Had a revisit as I heard there was rumour of some more stuff to discover.







Fuel shortage?






























And now some new stuff.....A Lime Quarry near-by? Found this strange building with a few tunnels and holes.

























Love'n'Peace.
SP


----------



## foz101 (Apr 28, 2008)

The new stuff with the tunnels etc is an old lime kiln. The tunnels underneath lead inside where the lime was heated, the big tubes at the top were the chimneys. One of the chimneys has had a Peugeot 205 driven into it many years ago, which you can see burnt out at the bottom. The shed is empty I think, not much to see certainly. There is another big one at the entrance to the main limeworks.

And the 'C of C' stands for 'Cochrane of Cults'


----------



## wolfism (Apr 28, 2008)

And we met "Cochrane", or at least somebody who remembered him.


----------



## King Al (Apr 29, 2008)

Cool explore, looks like theres lots of interesting little bits around there


----------



## Foxylady (Apr 30, 2008)

The conveyor and hoppers structure is excellent. Love those lime kiln tunnels too...great brickwork.


----------



## RichardB (Oct 5, 2008)

There are numerous lime workings around there, both quarries and tunnels.

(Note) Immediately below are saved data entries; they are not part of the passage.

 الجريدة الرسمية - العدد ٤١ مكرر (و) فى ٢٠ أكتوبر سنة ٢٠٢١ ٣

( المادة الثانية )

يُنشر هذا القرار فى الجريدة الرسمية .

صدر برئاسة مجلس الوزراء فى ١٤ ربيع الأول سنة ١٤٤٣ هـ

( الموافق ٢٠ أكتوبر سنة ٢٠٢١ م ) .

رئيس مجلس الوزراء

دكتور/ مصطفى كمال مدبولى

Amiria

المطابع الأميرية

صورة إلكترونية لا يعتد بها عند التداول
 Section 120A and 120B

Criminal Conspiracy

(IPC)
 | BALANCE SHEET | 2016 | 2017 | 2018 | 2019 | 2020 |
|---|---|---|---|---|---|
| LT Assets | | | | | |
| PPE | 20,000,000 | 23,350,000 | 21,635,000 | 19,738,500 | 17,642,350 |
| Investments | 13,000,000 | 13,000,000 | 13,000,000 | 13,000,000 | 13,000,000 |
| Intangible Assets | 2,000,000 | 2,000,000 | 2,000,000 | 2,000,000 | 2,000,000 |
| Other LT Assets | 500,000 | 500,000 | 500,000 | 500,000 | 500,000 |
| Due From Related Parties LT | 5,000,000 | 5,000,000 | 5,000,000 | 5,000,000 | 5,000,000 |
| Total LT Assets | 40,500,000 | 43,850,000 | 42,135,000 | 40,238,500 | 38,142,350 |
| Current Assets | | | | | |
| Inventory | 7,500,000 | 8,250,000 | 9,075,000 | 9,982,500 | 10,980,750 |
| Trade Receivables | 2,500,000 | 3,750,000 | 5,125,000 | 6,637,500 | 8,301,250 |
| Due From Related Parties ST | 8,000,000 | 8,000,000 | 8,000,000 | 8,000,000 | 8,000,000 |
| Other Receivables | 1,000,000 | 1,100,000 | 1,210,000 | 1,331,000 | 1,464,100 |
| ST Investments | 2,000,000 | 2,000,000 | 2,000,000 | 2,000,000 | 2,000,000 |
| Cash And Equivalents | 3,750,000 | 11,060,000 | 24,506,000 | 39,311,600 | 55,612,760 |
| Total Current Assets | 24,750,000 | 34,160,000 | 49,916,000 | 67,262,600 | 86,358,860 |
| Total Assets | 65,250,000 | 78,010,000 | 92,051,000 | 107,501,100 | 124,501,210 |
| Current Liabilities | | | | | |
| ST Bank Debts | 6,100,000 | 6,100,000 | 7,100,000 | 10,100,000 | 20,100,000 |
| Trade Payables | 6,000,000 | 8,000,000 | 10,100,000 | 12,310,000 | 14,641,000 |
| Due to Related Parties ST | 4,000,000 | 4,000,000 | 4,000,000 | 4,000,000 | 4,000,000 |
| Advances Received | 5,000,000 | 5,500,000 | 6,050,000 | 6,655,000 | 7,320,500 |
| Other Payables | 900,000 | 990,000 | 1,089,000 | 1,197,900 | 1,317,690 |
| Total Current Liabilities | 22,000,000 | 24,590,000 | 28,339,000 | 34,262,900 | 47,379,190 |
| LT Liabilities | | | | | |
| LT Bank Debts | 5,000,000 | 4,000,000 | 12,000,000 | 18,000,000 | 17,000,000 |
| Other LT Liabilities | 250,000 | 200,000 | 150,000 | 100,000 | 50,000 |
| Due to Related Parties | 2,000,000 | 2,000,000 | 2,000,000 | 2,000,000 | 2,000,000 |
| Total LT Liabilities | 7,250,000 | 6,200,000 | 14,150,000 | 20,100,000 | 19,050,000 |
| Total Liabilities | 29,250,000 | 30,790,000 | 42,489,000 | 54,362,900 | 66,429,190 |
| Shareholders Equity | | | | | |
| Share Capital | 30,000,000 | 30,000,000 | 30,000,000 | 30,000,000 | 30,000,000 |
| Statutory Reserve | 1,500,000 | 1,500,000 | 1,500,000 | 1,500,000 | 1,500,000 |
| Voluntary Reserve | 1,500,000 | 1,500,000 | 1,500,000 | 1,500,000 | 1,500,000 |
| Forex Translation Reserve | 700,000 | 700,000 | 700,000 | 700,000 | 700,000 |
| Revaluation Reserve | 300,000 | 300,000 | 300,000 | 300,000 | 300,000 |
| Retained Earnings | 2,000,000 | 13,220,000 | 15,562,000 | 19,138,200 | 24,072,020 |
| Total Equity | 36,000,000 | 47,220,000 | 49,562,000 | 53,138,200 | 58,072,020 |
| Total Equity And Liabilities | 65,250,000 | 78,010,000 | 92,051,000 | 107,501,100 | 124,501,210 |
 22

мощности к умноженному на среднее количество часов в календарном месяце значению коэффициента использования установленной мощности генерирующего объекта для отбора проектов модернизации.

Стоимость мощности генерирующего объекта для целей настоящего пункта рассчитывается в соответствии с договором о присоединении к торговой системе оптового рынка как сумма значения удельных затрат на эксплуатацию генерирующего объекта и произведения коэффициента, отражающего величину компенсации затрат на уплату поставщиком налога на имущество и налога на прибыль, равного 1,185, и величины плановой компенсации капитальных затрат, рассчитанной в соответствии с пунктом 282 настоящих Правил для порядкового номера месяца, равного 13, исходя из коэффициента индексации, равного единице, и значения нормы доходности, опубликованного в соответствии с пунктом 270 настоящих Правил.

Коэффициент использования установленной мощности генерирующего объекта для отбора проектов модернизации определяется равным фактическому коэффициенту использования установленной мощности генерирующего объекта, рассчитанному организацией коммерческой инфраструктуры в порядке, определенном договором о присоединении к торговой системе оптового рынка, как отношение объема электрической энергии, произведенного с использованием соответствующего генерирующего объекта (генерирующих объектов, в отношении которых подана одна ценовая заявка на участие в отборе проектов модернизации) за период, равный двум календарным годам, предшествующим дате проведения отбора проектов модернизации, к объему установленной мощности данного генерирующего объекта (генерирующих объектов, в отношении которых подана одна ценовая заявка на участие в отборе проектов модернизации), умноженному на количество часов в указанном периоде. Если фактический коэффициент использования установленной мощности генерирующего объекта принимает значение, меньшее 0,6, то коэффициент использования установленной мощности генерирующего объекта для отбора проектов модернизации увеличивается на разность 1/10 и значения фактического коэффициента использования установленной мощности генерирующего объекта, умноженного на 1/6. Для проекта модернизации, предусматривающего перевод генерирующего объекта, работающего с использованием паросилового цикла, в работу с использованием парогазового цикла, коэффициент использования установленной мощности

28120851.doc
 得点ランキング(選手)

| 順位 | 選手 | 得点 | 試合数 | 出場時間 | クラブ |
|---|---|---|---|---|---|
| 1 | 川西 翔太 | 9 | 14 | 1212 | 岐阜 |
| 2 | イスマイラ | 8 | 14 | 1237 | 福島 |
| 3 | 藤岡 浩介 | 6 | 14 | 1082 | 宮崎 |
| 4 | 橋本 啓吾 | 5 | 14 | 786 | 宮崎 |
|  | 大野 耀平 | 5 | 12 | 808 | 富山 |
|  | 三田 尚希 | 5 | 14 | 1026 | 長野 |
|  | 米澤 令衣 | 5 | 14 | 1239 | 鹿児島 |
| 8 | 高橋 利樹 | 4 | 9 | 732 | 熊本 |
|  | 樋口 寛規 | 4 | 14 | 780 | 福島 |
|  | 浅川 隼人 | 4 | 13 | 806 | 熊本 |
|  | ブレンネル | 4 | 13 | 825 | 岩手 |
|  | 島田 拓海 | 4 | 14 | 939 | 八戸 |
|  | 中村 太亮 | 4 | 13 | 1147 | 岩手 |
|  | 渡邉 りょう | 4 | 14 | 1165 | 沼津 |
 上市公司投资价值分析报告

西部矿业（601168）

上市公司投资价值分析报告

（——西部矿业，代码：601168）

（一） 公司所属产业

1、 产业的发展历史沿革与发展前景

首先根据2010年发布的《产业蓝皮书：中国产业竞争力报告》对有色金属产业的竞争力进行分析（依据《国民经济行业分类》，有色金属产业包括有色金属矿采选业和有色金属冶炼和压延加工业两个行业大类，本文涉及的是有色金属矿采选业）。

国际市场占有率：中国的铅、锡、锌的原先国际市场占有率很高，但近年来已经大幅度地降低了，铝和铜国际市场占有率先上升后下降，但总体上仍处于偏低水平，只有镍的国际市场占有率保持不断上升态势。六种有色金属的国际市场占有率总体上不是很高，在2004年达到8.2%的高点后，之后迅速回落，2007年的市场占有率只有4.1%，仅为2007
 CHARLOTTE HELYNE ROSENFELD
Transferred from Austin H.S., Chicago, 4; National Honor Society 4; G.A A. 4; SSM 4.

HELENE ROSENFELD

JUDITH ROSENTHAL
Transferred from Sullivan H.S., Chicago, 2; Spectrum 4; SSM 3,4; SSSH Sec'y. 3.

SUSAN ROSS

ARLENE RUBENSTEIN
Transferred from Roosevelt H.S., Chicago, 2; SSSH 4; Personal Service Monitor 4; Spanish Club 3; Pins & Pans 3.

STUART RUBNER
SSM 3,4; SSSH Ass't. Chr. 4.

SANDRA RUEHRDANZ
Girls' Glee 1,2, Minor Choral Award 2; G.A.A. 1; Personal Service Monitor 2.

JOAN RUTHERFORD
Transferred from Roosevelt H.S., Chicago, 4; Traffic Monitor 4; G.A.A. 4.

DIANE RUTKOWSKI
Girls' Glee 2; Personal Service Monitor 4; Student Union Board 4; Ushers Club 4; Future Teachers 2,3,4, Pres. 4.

There was a railway line linking the two sites you have pictured, we followed it today. It joined up with the main line just outside Springfield. If you go from the lime/brick works down to the main road then turn left you come to the bridge that goes over the railway. Here is an appalling picture I took of it a few years ago.






The brickwork is the result of an accident involving a loaned engine that was slightly bigger than the usual one. The bridge was tight at the best of times and there are several gouges visible, though not in the picture below. 






I got a new camera about 6 weeks after that but I hadn't realised just how poor the old one was.


----------



## RichardB (Nov 9, 2008)

I bumped into an estate worker today at the brick works. I thought it was other explorers because they came in a really difficult way rather than through the gate. 

He told me that he is in the process of clearing the site so anybody who wants to see it had better be quick.


----------



## wolfism (Nov 9, 2008)

That's a pity … is he demolishing the buildings, or just removing the equipment? It's a pleasant place for a wander on a quiet afternoon.


----------



## RichardB (Nov 9, 2008)

Demolishing the buildings I think, though the falling scrap price has slowed things down a bit. If you go past now you can see some of the Brick side has gone already.


----------